The release of 2021 halves into circulation, and the mix of dollar coins I recently got from my bank, prompt me to ask the question. My last four rolls of dollars had: 20 circulation SBAs 22 proof Sacajaweas 58 circulation Sacajawea and Presidents When I started getting some proof dollars, I thought little Jimmy broke open his father's proof sets and spent them on candy. But now I wonder, what happens to unsold proof sets? How did all these proof coins wind up in circulation rolls? What would have happened to unsold rolls and bags of those Kennedys if they weren't released to circulation? Paul
A couple years back when the Apollo coins came out, I bought heavy. Not because I was looking to profit or anything, it was one of the events that played heavy in my childhood..... But the rest of that year I received a number of emails from the mint begging me to purchase more of them. Told me that they struck more than they anticipated selling. I too wondered what became of the unsold pieces at the end of the year.
They may just put the proofs out though I am not aware of it. They're probably grading rejects from a bulk submission. Anything less than a 70 for ultra modern proofs basically isnt worth the effort to sell on the vast majority of issues and dealers will just spend them or deposit them to get something for it.
if precious metals, or clad or base metal coins, USUALLY, they offload surplus to their bulk program dealers on a bidding basis. dealer bids how man sets they will take and price they will offer, starting bid is above cost, highest bids get filled first on down to nothing. it normally would cost the mint to scrap the products and melt down whatever is surplus. https://www.coinworld.com/news/prec...inage-to-select-dealers-in-sealed-bid-auction a dealer might buy the silver proof sets for the silver, and dump the dollar nickel and cent at FV into circulation. they might buy dozens of sets, and break them down, same goes for Home Shopping, but in hundreds, but only interested in the silver coins in the silver proof set not the clad. they are going to get for around melt in some cases, the other coins are just an extra $1.06 per set they got for silver melt from people. And yeah, if you buy a proof set and a silver proof set, you got doubles of the cent, nickel and dollar coin.

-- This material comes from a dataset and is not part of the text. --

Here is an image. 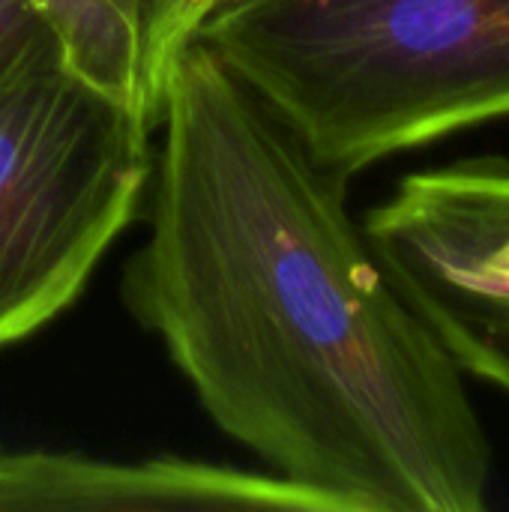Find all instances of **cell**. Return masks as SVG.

I don't believe the mint does anything with overproduction of its coins. They ship all to Federal Reserve banks and those are the ones that "hold" onto coins for long periods. Because the coins have monetary value, they are sold off or if precious metal, melted down. I remember reading articles of "found" bags of coins in bank vaults, which were being sold at a profit by dealers.
With precious metal coins, whatever the mint can't sell, (and they are required by law to make a profit when they sell), they are requited by law to melt down. The selling by auction, they could easily still be making a profit, just not as much as usual. Now if they've changed law, regarding the profit clause, and to my knowledge they have not, then they could take a loss. But either way you can find it all in the US Code.
I don't think that it has changed any. In 2010 there was over a billion golden dollars in treasury vaults. We are now 12 years later.
Yeah but those aren't precious metal coins and their not collector coins either, they were minted for use in circulation. And there's an entirely different set of laws and rules for circulation coins. And they don't sell those, they only distribute them to the banks if and when the banks ask for them. And, they are not monetized until they are released to the banks. So officially, (technically), they're not even money yet.
I read the numbers on these and they are definitely money makers for the mint. But how long sitting in storage facilities, monitored by guards, the overhead etc. is it before they are no longer worth it to keep? Melting them seems the better idea to me, and how much would that cost to separate the metals?
If you take (approximate numbers) $.20 cents of metals and melt them and go through the coining process and turn them into $1.00 coins, the mint shows a profit of $.80. They can’t afford to melt them because that would show a loss.
The mint doesn't get to pick and choose what they do and when they do it. Everything the mint does is dictated by laws, and they have to follow the law. That's why they minted all the dollar coins to begin with - because the law at the time said they had to. But when none of the banks would place orders for the dollar coins and they just kept on piling up in the vaults, the law was changed and that allowed them to stop minting them. That's just it, the only way they get a profit at all is when the coins are monetized by being released to the banks. Until the coins are released, there is no profit. The same thing goes for all coins struck for circulation. They can only melt them down if and when the law allows them to do so. But if they were melted down, then yeah they would have to take that as a loss. Think about all the GSA coins, all those coins were minted for use in circulation. But because the banks wouldn't place orders for them, they sat in the vaults for decades. And they sat there because the mint wasn't allowed by law to melt them down. And it was only when Congress passed a law allowing the mint to sell them to the public that they were allowed to do that.